Segment Start: Text segment

Listing BDR Topology

Listing BDR Groups

The following (simple) query lists all the BDR node groups of which the current node is a member (will currently return one row only):

SELECT node_group_name
FROM bdr.local_node_summary;

The configuration of each node group can be displayed using a more complex query:

SELECT g.node_group_name
, ns.pub_repsets
, ns.sub_repsets
, g.node_group_default_repset     AS default_repset
, node_group_check_constraints    AS check_constraints
FROM bdr.local_node_summary ns
JOIN bdr.node_group g USING (node_group_name);

Listing Nodes in a BDR Group

The list of all nodes in a given node group (e.g. mygroup) can be extracted from the bdr.node_summary view as shown in the following example:

SELECT node_name         AS name
, node_seq_id            AS ord
, peer_state_name        AS current_state
, peer_target_state_name AS target_state
, interface_connstr      AS dsn
FROM bdr.node_summary
WHERE node_group_name = 'mygroup';

Note that the read-only state of a node, as shown in the current_state or in the target_state query columns, is indicated as STANDBY.

List of Node States

  • NONE: Node state is unset when the worker starts, expected to be set quickly to the current known state.
  • CREATED: bdr.create_node() has been executed, but the node is not a member of any EDB Postgres Distributed cluster yet.
  • JOIN_START: bdr.join_node_group() begins to join the local node to an existing EDB Postgres Distributed cluster.
  • JOINING: The node join has started and is currently at the initial sync phase, creating the schema and data on the node.
  • CATCHUP: Initial sync phase is completed; now the join is at the last step of retrieving and applying transactions that were performed on the upstream peer node since the join started.
  • STANDBY: Node join has finished, but not yet started to broadcast changes. All joins spend some time in this state, but if defined as a Logical Standby, the node will continue in this state.
  • PROMOTE: Node was a logical standby and we just called bdr.promote_node to move the node state to ACTIVE. These two PROMOTEstates have to be coherent to the fact, that only one node can be with a state higher than STANDBY but lower than ACTIVE.

Segment End: Text segment
Segment Start: Data supplied

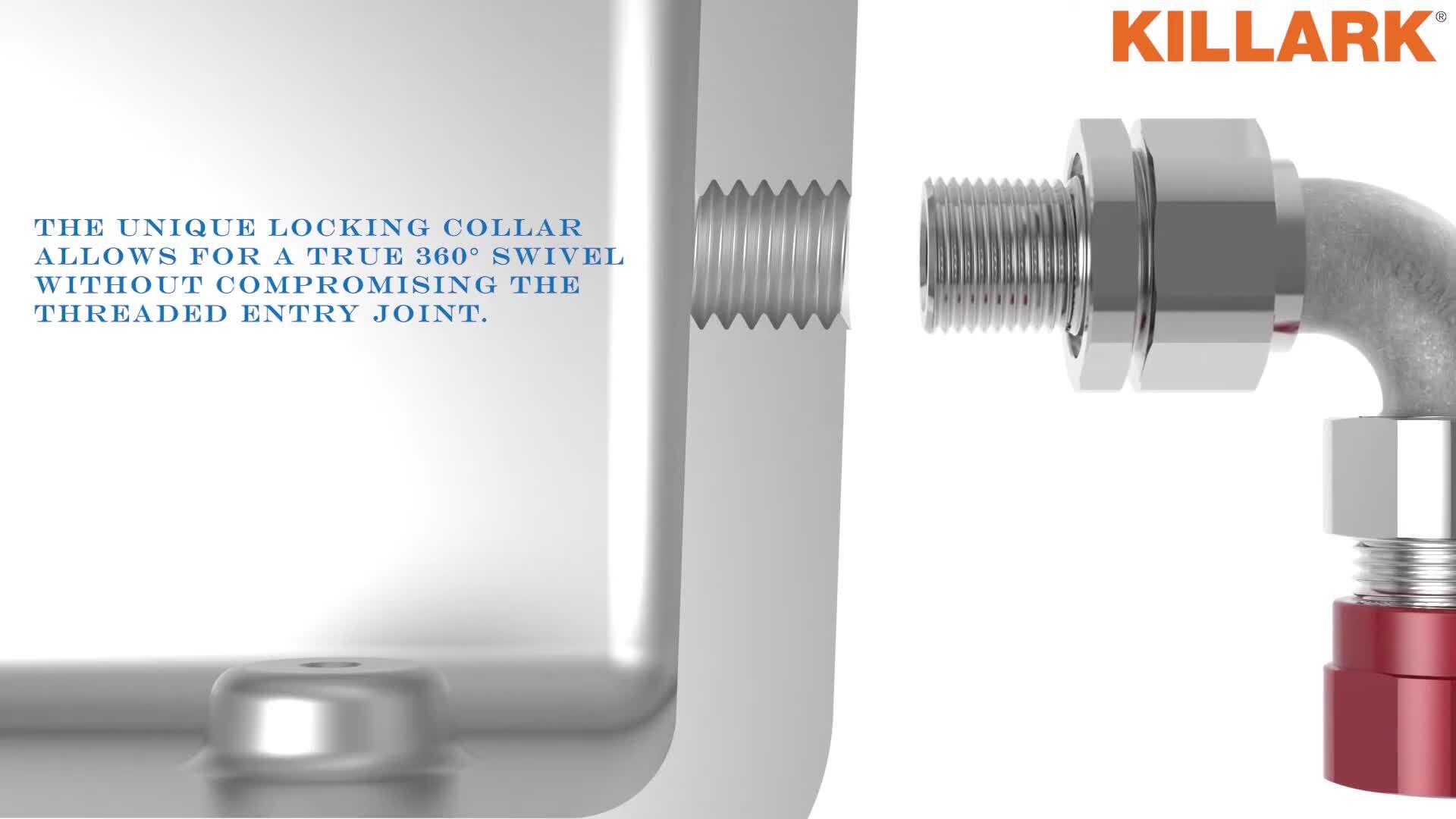 Killark MCXMC Cable Gland Series 3D Rendering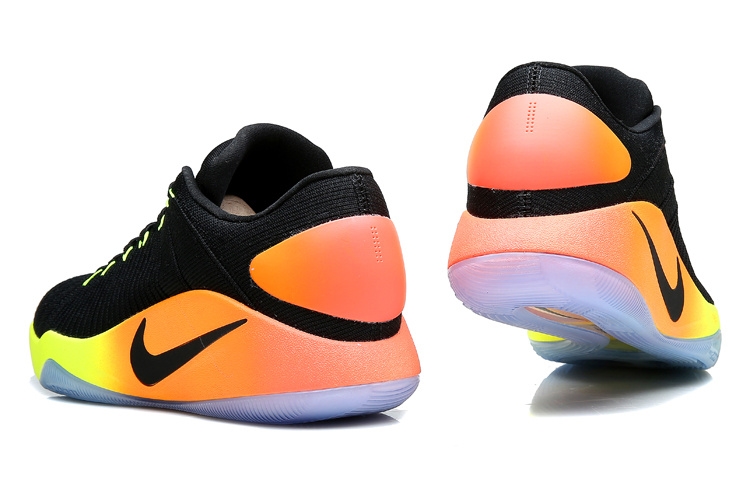 Nike Hyperdunk 2016 Low Flyknit Noir Volt Orange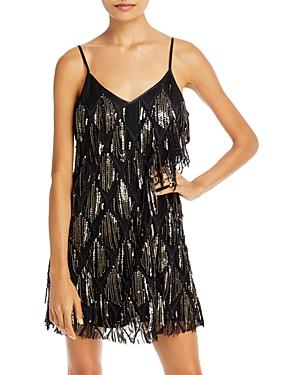 Aqua Sequin Fringe Mini Dress - 100% Exclusive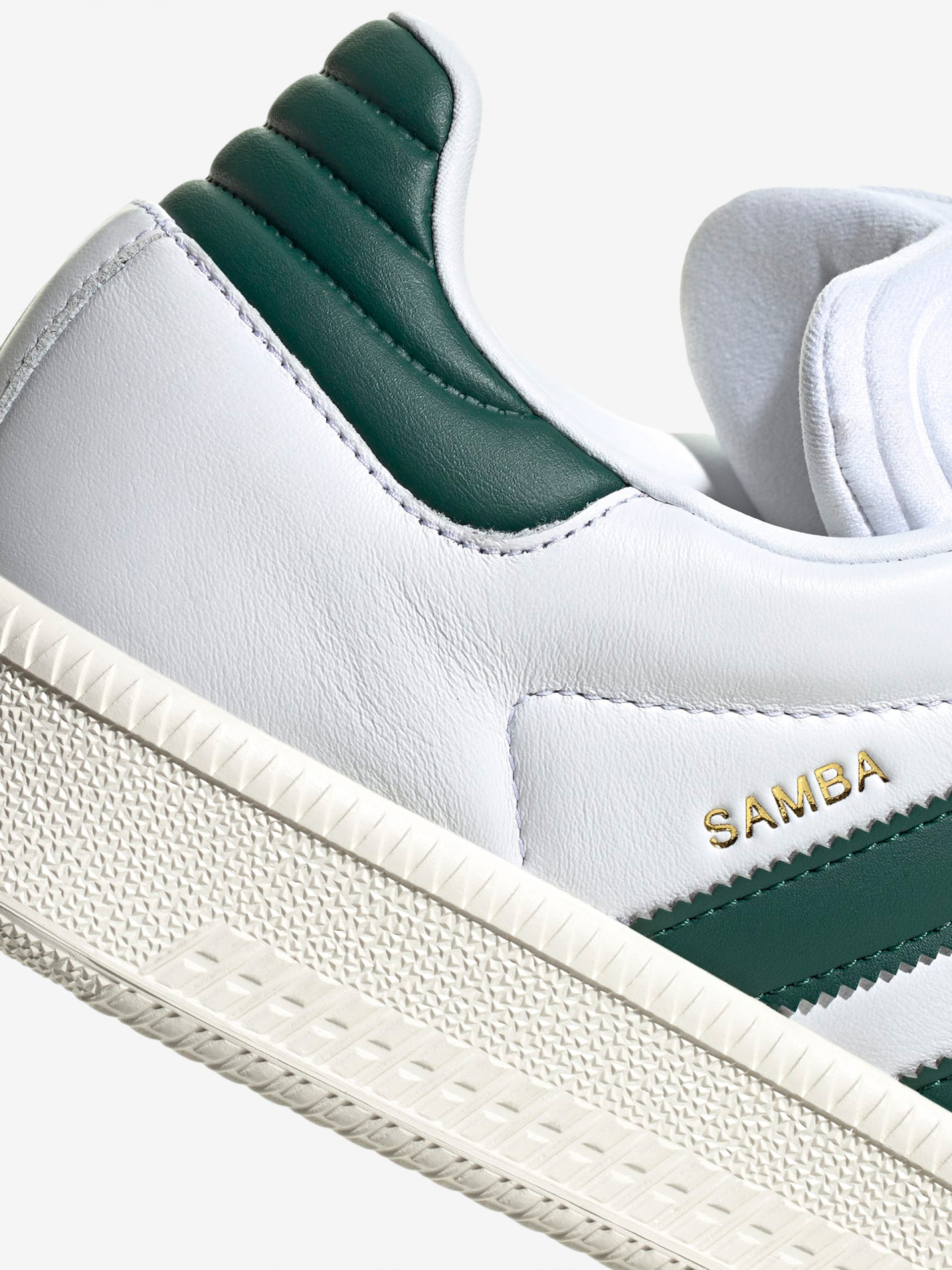 Zapatillas Adidas Samba XLG Blancas y Verdes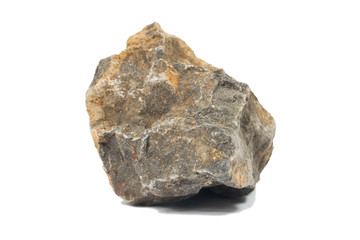 Obraz premium Basalt rock isolate on white 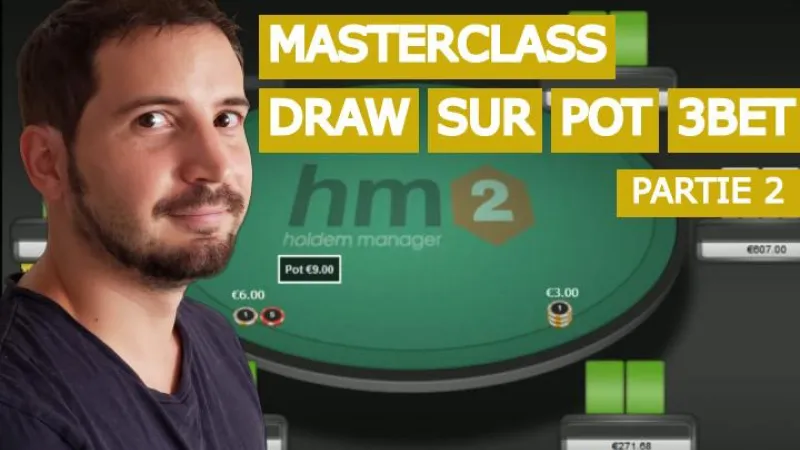 Jouer un draw dans un pot 3bet avec l'initiative (2)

Segment End: Data supplied

**What you need to do**
- 1) Write out the stretch of the BDR topology excerpt from "Note that the" through "the join started.".
- 2) Write what comes next in the BDR topology excerpt, picking up after its final sentence.
These lines have no connection to the BDR topology excerpt.

**Your written answers**
- 1)
Note that the read-only state of a node, as shown in the current_state or in the target_state query columns, is indicated as STANDBY.

List of Node States

  • NONE: Node state is unset when the worker starts, expected to be set quickly to the current known state.
  • CREATED: bdr.create_node() has been executed, but the node is not a member of any EDB Postgres Distributed cluster yet.
  • JOIN_START: bdr.join_node_group() begins to join the local node to an existing EDB Postgres Distributed cluster.
  • JOINING: The node join has started and is currently at the initial sync phase, creating the schema and data on the node.
  • CATCHUP: Initial sync phase is completed; now the join is at the last step of retrieving and applying transactions that were performed on the upstream peer node since the join started.

- 2)
  • PROMOTING: Promotion from logical standby to full BDR node is in progress.
  • ACTIVE: The node is a full BDR node and is currently ACTIVE. This is the most common node status.
  • PART_START: Node was ACTIVE or STANDBY and we just called bdr.part_node to remove the node from the EDB Postgres Distributed cluster.
  • PARTING: Node disconnects from other nodes and plays no further part in consensus or replication.
  • PART_CATCHUP: Non-parting nodes synchronize any missing data from the recently parted node.
  • PARTED: Node parting operation is now complete on all nodes.

Only one node at a time can be in either of the states PROMOTE or PROMOTING.

Node Management Interfaces

Nodes can be added and removed dynamically using the SQL interfaces.

bdr.create_node

This function creates a node.

Synopsis

bdr.create_node(node_name text, local_dsn text)

Parameters

  • node_name - name of the new node; only one node is allowed per database. Valid node names consist of lower case letters, numbers, hyphens and underscores.
  • local_dsn - connection string to the node

Notes

This function just creates a record for the local node with the associated public connection string. There can be only one local record, so once it's created, the function will error if run again.

This function is a transactional function - it can be rolled back and the changes made by it are visible to the current transaction.

The function will hold lock on the newly created bdr node until the end of the transaction.

bdr.drop_node

Drops a node. This function is not intended for regular use and should only be executed under the instructions of Technical Support.

This function removes the metadata for a given node from the local database. The node can be either:

  • The local node, in which case all the node metadata is removed, including information about remote nodes;
  • A remote node, in which case only metadata for that specific node is removed.

Synopsis

bdr.drop_node(node_name text, cascade boolean DEFAULT false, force boolean DEFAULT false)

Parameters

  • node_name - Name of an existing node.
  • cascade - Whether to cascade to dependent objects, this will also delete the associated pglogical node. This option should be used with caution!
  • force - Circumvents all sanity checks and forces the removal of all metadata for the given BDR node despite a possible danger of causing inconsistencies. A forced node drop is to be used by Technical Support only in case of emergencies related to parting.

Notes

Before you run this, you should already have parted the node using bdr.part_node().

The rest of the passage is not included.